Automate wherever you can: take advantage of technology that is a good fit for your business, and you’ll save many hours. The first and most important consideration for time-efficiency is always your point of sale software and how it integrates with your accounting system. But, beware of ‘shiny object syndrome’, where every new tool or app is a distraction, systems are changed too often, and over-automation creates procedural clutter, and stifled creativity. Keep things simple and intuitive, and stick with it. Learn to say NO to anything that does not help you move closer to achieving your goals, or could be adequately handled by someone else – don’t do things you don’t have to. And by extension, limit Meetings to the absolute minimum time and frequency required. Rather manage projects using apps like Trello or Asana to always keep your team connected and transparent.

Get in Your Zone

Everyone knows the feeling of their genius zone – those days when for some reason, your work seems a breeze, you’re energised and confident, yet calm and focused. If you have no idea how to access this mindset on demand, try to recreate that same space by thinking carefully about your environment the last time you had turbo-charged productivity. Or, consider our tips on how to plug into your best brain, whenever and wherever:  
  1. Exercise and/or Meditate – it’s simple, feed your brain and mood as often and as much as you can.
  2. Cultivate a Sanctuary: Schedule a weekly slot to declutter your workspace, and a daily inbox cleanout.
  3. Avoid Distractions: Schedule time to check your phone and social, then leave it alone.
  4. Listen to your Body: everyone has different times of day when they concentrate better, so pay attention to your body clock and plan your most challenging and important work around your own, natural rhythm. 
  5. Keep a Notepad: If you think of something you don’t want to forget, don’t let it distract you –  write it down and get back to work. 
Avoid Your Employees: learn to separate your business from your work, and put boundaries in place that foster healthy expectations with your team. 

Now Focus

So, everything’s in place, and all you have to do is use your precious time as efficiently as possible – no pressure, right?

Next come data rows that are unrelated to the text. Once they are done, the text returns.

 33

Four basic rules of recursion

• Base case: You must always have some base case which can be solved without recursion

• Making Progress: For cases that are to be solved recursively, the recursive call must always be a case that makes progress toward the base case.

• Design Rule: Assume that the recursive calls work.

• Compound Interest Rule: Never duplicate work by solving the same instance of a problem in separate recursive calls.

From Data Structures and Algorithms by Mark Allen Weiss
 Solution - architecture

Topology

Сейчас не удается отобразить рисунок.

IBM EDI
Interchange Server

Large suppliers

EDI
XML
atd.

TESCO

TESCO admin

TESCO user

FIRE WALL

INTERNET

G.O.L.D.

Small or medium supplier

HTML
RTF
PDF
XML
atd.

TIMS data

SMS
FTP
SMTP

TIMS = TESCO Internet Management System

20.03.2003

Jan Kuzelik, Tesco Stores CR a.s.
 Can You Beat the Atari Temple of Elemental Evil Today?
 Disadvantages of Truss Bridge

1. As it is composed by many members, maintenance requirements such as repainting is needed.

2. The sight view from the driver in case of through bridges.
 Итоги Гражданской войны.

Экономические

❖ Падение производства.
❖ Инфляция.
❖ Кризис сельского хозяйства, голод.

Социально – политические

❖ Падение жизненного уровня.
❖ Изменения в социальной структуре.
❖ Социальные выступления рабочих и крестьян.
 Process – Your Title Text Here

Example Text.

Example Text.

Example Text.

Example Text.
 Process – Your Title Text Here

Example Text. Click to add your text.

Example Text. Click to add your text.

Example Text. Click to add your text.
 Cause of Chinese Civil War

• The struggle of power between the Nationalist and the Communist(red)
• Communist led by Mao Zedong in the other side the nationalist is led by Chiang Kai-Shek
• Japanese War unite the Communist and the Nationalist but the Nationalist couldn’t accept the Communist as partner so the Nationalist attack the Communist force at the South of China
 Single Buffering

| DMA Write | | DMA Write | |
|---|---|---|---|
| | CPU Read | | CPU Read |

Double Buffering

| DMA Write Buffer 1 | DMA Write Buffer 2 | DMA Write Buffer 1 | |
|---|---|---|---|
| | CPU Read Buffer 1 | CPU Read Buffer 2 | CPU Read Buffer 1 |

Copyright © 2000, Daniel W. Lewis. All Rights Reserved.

Here are our favourite tips to help you perform:

  • Try the Pomodoro Technique: It’s really simple and freakishly effective – work in 25 minute chunks, with a 5 – 10 minute break between sessions.
  • Tickle your Brain: Listen to classical or calming music (no lyrics), meditate for a few minutes before you start working, or try something like – music engineered by neuroscientists to elicit brain activity for optimal concentration.
  • Done is Better than Perfect: Once you’re proud of it, it’s good enough and you should keep moving.

Reflect on your progress

Make time to review your progress and celebrate what you did manage to accomplish (preferably with your loved ones) – if you get everything done on your to-do list then you’re probably an alien! So, be kind to yourself, as Salvador Dali said: “Have no fear of perfection – you’ll never reach it.” Take things one step at a time and you’ll be amazed at how much momentum you can amass in no time at all.